Copiamos de elcallejondeladoncella.blogspot.com.es

http://elcallejondeladoncella.blogspot.com.es/> a seguinte síntese sobre a trajetória de sofrimentos e luta nos cárceres de Noelia Cotelo Riveiro, que pode servir para pôr em seu contexto as notícias, até agora demasiado escassas, sobre sua greve de fome e os motivos e perspectivas da mesma.

Visibilizemos e denunciemos publicamente com todos os meios a nosso alcance a situação da companheira Noelia Cotelo Riveiro e das demais mulheres presas deste e de todos os estados. A dupla violência, sistêmica e estrutural, que sofrem as mulheres no cárcere é o método de correção ànorma do sistema heteropatriarcal sobre o qual se sustenta o sistema capitalista ao que serve de elemento coercitivo. No cárcere as mulheres não somente são julgadas por vulnerar uma lei penal senão por desviar-se de uma norma moral.

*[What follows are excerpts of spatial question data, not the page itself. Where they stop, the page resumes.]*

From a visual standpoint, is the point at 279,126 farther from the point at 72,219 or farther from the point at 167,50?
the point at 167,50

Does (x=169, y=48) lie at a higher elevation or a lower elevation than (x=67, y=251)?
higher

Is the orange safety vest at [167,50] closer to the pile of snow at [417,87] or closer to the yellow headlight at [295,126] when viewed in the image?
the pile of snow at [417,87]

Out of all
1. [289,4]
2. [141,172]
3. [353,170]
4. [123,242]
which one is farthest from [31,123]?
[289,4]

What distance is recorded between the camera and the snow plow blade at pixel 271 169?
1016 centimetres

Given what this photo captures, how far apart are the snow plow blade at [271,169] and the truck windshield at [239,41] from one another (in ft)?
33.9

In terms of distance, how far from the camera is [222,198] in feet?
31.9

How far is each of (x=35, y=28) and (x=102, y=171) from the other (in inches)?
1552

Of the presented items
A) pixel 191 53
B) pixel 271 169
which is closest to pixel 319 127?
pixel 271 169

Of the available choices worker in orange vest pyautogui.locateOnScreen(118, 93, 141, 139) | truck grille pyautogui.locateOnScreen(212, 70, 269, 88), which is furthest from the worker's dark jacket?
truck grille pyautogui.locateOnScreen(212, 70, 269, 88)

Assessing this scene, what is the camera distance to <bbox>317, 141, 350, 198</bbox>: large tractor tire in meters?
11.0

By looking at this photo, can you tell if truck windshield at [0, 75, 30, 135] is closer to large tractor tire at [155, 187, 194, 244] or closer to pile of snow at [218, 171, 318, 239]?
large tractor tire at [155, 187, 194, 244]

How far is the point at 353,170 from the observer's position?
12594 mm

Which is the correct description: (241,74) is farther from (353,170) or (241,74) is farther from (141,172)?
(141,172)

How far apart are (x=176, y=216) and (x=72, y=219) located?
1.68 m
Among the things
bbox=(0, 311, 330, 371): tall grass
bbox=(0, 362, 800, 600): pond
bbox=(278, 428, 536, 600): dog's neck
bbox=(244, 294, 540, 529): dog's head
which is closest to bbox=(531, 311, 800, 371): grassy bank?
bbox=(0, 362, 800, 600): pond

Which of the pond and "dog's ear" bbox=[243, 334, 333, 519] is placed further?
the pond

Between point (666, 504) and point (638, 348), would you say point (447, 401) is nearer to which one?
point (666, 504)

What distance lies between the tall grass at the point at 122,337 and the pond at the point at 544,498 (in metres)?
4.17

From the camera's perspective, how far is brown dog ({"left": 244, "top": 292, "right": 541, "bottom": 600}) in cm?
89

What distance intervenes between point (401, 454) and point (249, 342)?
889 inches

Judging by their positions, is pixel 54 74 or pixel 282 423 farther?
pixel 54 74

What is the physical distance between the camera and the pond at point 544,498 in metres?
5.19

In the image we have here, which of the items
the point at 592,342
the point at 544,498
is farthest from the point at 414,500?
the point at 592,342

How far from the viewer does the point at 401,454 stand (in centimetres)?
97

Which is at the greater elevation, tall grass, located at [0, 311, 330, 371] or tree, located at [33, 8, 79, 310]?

Sabemos que em todas as partes do mundo, ante qualquer circunstância, sempre, as mulheres serão as primeiras a morrer.  Noelia Cotelo Riveiro está em privação de liberdade, sob estrito regime de isolamento há mais de 6 anos. Entrou para cumprir dois anos e quatro meses, mas a atitude pouco submissa ante seus torturadores e a valente denúncia dos abusos e violações que sofreu em diversas prisões do Estado Espanhol,entre elas a de Brieva e Picassent, fizeram com que aumentasse seu encarceramento, somando-se quatro novas condenações. Seus advogadxs em numerosas ocasiões denunciaram publicamente que Noelia viveu presa em condições que violam o regime penitenciário e a lei orgânica penitenciária geral.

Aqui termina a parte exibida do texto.